> [EXERCISE DESCRIPTION] All of the material must be duplicated exactly, line by line.

> [MATERIAL PROVIDED]
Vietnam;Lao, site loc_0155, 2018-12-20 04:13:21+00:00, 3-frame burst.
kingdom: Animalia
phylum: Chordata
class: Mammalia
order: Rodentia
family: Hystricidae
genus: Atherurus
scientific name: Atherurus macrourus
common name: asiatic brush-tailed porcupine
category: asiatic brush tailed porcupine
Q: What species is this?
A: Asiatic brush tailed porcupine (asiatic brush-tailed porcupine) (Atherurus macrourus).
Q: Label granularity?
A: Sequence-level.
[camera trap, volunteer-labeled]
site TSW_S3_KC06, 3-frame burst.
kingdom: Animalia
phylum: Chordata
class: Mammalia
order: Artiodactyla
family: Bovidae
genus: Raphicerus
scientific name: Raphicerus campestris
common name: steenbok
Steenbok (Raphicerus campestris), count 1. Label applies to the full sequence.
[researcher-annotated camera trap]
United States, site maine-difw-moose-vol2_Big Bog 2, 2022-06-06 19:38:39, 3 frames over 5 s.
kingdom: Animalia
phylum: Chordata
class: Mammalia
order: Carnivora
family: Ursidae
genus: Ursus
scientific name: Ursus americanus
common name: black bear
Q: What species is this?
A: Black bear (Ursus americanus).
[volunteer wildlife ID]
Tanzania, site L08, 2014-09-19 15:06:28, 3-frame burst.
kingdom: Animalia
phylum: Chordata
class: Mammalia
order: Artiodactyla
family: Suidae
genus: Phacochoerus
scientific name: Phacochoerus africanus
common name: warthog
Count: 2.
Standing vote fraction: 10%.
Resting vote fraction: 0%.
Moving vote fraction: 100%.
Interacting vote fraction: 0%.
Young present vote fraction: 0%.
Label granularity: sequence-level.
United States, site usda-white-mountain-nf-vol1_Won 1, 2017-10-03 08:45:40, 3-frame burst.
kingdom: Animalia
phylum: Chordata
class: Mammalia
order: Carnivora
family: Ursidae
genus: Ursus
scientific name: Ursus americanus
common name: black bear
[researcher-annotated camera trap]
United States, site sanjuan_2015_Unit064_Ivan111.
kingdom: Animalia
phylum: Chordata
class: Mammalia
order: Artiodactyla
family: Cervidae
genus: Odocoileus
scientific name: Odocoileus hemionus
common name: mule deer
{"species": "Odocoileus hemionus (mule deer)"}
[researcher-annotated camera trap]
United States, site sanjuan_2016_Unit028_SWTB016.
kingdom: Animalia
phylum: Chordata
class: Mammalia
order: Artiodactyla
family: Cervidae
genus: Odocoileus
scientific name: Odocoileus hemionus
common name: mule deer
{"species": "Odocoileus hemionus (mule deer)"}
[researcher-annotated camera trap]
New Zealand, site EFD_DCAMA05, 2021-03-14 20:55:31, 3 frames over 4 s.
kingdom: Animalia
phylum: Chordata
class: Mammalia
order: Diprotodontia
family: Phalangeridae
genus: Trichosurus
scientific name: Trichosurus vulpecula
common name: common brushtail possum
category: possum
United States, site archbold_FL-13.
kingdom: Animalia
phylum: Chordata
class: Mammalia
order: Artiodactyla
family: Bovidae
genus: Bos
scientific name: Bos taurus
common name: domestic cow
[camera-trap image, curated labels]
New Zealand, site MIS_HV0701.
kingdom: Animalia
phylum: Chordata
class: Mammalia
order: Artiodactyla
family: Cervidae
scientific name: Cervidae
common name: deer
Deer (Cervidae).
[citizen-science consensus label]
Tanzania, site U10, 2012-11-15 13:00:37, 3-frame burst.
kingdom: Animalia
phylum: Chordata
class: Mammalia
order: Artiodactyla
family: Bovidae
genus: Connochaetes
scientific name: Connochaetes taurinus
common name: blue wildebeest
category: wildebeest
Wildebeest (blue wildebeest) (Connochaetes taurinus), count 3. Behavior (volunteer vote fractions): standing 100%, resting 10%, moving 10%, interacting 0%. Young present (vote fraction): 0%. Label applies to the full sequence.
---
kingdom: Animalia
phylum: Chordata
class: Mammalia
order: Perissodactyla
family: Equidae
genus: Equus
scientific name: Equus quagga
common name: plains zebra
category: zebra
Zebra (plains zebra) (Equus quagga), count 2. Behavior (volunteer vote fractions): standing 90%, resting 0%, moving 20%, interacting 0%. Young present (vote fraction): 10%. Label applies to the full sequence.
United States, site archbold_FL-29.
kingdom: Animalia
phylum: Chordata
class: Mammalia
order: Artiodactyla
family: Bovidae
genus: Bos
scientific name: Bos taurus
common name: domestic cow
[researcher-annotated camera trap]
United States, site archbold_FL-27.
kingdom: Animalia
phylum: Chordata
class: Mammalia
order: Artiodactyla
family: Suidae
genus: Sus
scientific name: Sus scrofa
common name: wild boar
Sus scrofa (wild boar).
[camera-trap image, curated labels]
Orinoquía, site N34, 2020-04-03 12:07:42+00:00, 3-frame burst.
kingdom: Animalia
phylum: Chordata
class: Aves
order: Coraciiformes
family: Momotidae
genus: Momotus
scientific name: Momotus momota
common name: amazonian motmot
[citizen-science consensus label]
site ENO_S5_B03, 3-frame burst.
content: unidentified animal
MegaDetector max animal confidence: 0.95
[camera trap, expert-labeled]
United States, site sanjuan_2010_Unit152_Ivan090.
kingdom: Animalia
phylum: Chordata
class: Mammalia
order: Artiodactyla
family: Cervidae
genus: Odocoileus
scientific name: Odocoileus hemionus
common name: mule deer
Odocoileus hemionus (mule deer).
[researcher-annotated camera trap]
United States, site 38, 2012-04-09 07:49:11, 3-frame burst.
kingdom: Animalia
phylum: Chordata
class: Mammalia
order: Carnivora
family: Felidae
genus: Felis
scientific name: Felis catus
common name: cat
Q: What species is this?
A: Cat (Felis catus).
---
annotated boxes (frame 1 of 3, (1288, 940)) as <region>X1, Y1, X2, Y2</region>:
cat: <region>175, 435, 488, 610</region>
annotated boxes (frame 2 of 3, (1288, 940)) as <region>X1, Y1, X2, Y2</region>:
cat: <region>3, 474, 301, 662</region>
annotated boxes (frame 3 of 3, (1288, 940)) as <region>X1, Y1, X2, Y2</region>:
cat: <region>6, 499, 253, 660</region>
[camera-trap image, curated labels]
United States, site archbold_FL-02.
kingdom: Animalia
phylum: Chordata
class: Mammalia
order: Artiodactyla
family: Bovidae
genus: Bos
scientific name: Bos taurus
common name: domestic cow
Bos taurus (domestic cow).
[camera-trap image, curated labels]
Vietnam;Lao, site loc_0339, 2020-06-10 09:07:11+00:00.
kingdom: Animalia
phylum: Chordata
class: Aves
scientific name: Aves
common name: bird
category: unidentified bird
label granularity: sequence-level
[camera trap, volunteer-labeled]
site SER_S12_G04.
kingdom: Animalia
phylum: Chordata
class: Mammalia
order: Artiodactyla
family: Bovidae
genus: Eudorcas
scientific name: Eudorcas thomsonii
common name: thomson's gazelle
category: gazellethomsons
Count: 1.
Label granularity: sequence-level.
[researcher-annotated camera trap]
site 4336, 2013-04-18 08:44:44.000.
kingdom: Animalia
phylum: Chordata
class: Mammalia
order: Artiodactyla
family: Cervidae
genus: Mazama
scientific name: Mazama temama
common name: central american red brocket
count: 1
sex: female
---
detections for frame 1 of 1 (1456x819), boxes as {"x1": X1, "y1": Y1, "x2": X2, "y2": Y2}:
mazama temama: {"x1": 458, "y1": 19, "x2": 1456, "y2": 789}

> [REPLY]
Vietnam;Lao, site loc_0155, 2018-12-20 04:13:21+00:00, 3-frame burst.
kingdom: Animalia
phylum: Chordata
class: Mammalia
order: Rodentia
family: Hystricidae
genus: Atherurus
scientific name: Atherurus macrourus
common name: asiatic brush-tailed porcupine
category: asiatic brush tailed porcupine
Q: What species is this?
A: Asiatic brush tailed porcupine (asiatic brush-tailed porcupine) (Atherurus macrourus).
Q: Label granularity?
A: Sequence-level.
[camera trap, volunteer-labeled]
site TSW_S3_KC06, 3-frame burst.
kingdom: Animalia
phylum: Chordata
class: Mammalia
order: Artiodactyla
family: Bovidae
genus: Raphicerus
scientific name: Raphicerus campestris
common name: steenbok
Steenbok (Raphicerus campestris), count 1. Label applies to the full sequence.
[researcher-annotated camera trap]
United States, site maine-difw-moose-vol2_Big Bog 2, 2022-06-06 19:38:39, 3 frames over 5 s.
kingdom: Animalia
phylum: Chordata
class: Mammalia
order: Carnivora
family: Ursidae
genus: Ursus
scientific name: Ursus americanus
common name: black bear
Q: What species is this?
A: Black bear (Ursus americanus).
[volunteer wildlife ID]
Tanzania, site L08, 2014-09-19 15:06:28, 3-frame burst.
kingdom: Animalia
phylum: Chordata
class: Mammalia
order: Artiodactyla
family: Suidae
genus: Phacochoerus
scientific name: Phacochoerus africanus
common name: warthog
Count: 2.
Standing vote fraction: 10%.
Resting vote fraction: 0%.
Moving vote fraction: 100%.
Interacting vote fraction: 0%.
Young present vote fraction: 0%.
Label granularity: sequence-level.
United States, site usda-white-mountain-nf-vol1_Won 1, 2017-10-03 08:45:40, 3-frame burst.
kingdom: Animalia
phylum: Chordata
class: Mammalia
order: Carnivora
family: Ursidae
genus: Ursus
scientific name: Ursus americanus
common name: black bear
[researcher-annotated camera trap]
United States, site sanjuan_2015_Unit064_Ivan111.
kingdom: Animalia
phylum: Chordata
class: Mammalia
order: Artiodactyla
family: Cervidae
genus: Odocoileus
scientific name: Odocoileus hemionus
common name: mule deer
{"species": "Odocoileus hemionus (mule deer)"}
[researcher-annotated camera trap]
United States, site sanjuan_2016_Unit028_SWTB016.
kingdom: Animalia
phylum: Chordata
class: Mammalia
order: Artiodactyla
family: Cervidae
genus: Odocoileus
scientific name: Odocoileus hemionus
common name: mule deer
{"species": "Odocoileus hemionus (mule deer)"}
[researcher-annotated camera trap]
New Zealand, site EFD_DCAMA05, 2021-03-14 20:55:31, 3 frames over 4 s.
kingdom: Animalia
phylum: Chordata
class: Mammalia
order: Diprotodontia
family: Phalangeridae
genus: Trichosurus
scientific name: Trichosurus vulpecula
common name: common brushtail possum
category: possum
United States, site archbold_FL-13.
kingdom: Animalia
phylum: Chordata
class: Mammalia
order: Artiodactyla
family: Bovidae
genus: Bos
scientific name: Bos taurus
common name: domestic cow
[camera-trap image, curated labels]
New Zealand, site MIS_HV0701.
kingdom: Animalia
phylum: Chordata
class: Mammalia
order: Artiodactyla
family: Cervidae
scientific name: Cervidae
common name: deer
Deer (Cervidae).
[citizen-science consensus label]
Tanzania, site U10, 2012-11-15 13:00:37, 3-frame burst.
kingdom: Animalia
phylum: Chordata
class: Mammalia
order: Artiodactyla
family: Bovidae
genus: Connochaetes
scientific name: Connochaetes taurinus
common name: blue wildebeest
category: wildebeest
Wildebeest (blue wildebeest) (Connochaetes taurinus), count 3. Behavior (volunteer vote fractions): standing 100%, resting 10%, moving 10%, interacting 0%. Young present (vote fraction): 0%. Label applies to the full sequence.
---
kingdom: Animalia
phylum: Chordata
class: Mammalia
order: Perissodactyla
family: Equidae
genus: Equus
scientific name: Equus quagga
common name: plains zebra
category: zebra
Zebra (plains zebra) (Equus quagga), count 2. Behavior (volunteer vote fractions): standing 90%, resting 0%, moving 20%, interacting 0%. Young present (vote fraction): 10%. Label applies to the full sequence.
United States, site archbold_FL-29.
kingdom: Animalia
phylum: Chordata
class: Mammalia
order: Artiodactyla
family: Bovidae
genus: Bos
scientific name: Bos taurus
common name: domestic cow
[researcher-annotated camera trap]
United States, site archbold_FL-27.
kingdom: Animalia
phylum: Chordata
class: Mammalia
order: Artiodactyla
family: Suidae
genus: Sus
scientific name: Sus scrofa
common name: wild boar
Sus scrofa (wild boar).
[camera-trap image, curated labels]
Orinoquía, site N34, 2020-04-03 12:07:42+00:00, 3-frame burst.
kingdom: Animalia
phylum: Chordata
class: Aves
order: Coraciiformes
family: Momotidae
genus: Momotus
scientific name: Momotus momota
common name: amazonian motmot
[citizen-science consensus label]
site ENO_S5_B03, 3-frame burst.
content: unidentified animal
MegaDetector max animal confidence: 0.95
[camera trap, expert-labeled]
United States, site sanjuan_2010_Unit152_Ivan090.
kingdom: Animalia
phylum: Chordata
class: Mammalia
order: Artiodactyla
family: Cervidae
genus: Odocoileus
scientific name: Odocoileus hemionus
common name: mule deer
Odocoileus hemionus (mule deer).
[researcher-annotated camera trap]
United States, site 38, 2012-04-09 07:49:11, 3-frame burst.
kingdom: Animalia
phylum: Chordata
class: Mammalia
order: Carnivora
family: Felidae
genus: Felis
scientific name: Felis catus
common name: cat
Q: What species is this?
A: Cat (Felis catus).
---
annotated boxes (frame 1 of 3, (1288, 940)) as <region>X1, Y1, X2, Y2</region>:
cat: <region>175, 435, 488, 610</region>
annotated boxes (frame 2 of 3, (1288, 940)) as <region>X1, Y1, X2, Y2</region>:
cat: <region>3, 474, 301, 662</region>
annotated boxes (frame 3 of 3, (1288, 940)) as <region>X1, Y1, X2, Y2</region>:
cat: <region>6, 499, 253, 660</region>
[camera-trap image, curated labels]
United States, site archbold_FL-02.
kingdom: Animalia
phylum: Chordata
class: Mammalia
order: Artiodactyla
family: Bovidae
genus: Bos
scientific name: Bos taurus
common name: domestic cow
Bos taurus (domestic cow).
[camera-trap image, curated labels]
Vietnam;Lao, site loc_0339, 2020-06-10 09:07:11+00:00.
kingdom: Animalia
phylum: Chordata
class: Aves
scientific name: Aves
common name: bird
category: unidentified bird
label granularity: sequence-level
[camera trap, volunteer-labeled]
site SER_S12_G04.
kingdom: Animalia
phylum: Chordata
class: Mammalia
order: Artiodactyla
family: Bovidae
genus: Eudorcas
scientific name: Eudorcas thomsonii
common name: thomson's gazelle
category: gazellethomsons
Count: 1.
Label granularity: sequence-level.
[researcher-annotated camera trap]
site 4336, 2013-04-18 08:44:44.000.
kingdom: Animalia
phylum: Chordata
class: Mammalia
order: Artiodactyla
family: Cervidae
genus: Mazama
scientific name: Mazama temama
common name: central american red brocket
count: 1
sex: female
---
detections for frame 1 of 1 (1456x819), boxes as {"x1": X1, "y1": Y1, "x2": X2, "y2": Y2}:
mazama temama: {"x1": 458, "y1": 19, "x2": 1456, "y2": 789}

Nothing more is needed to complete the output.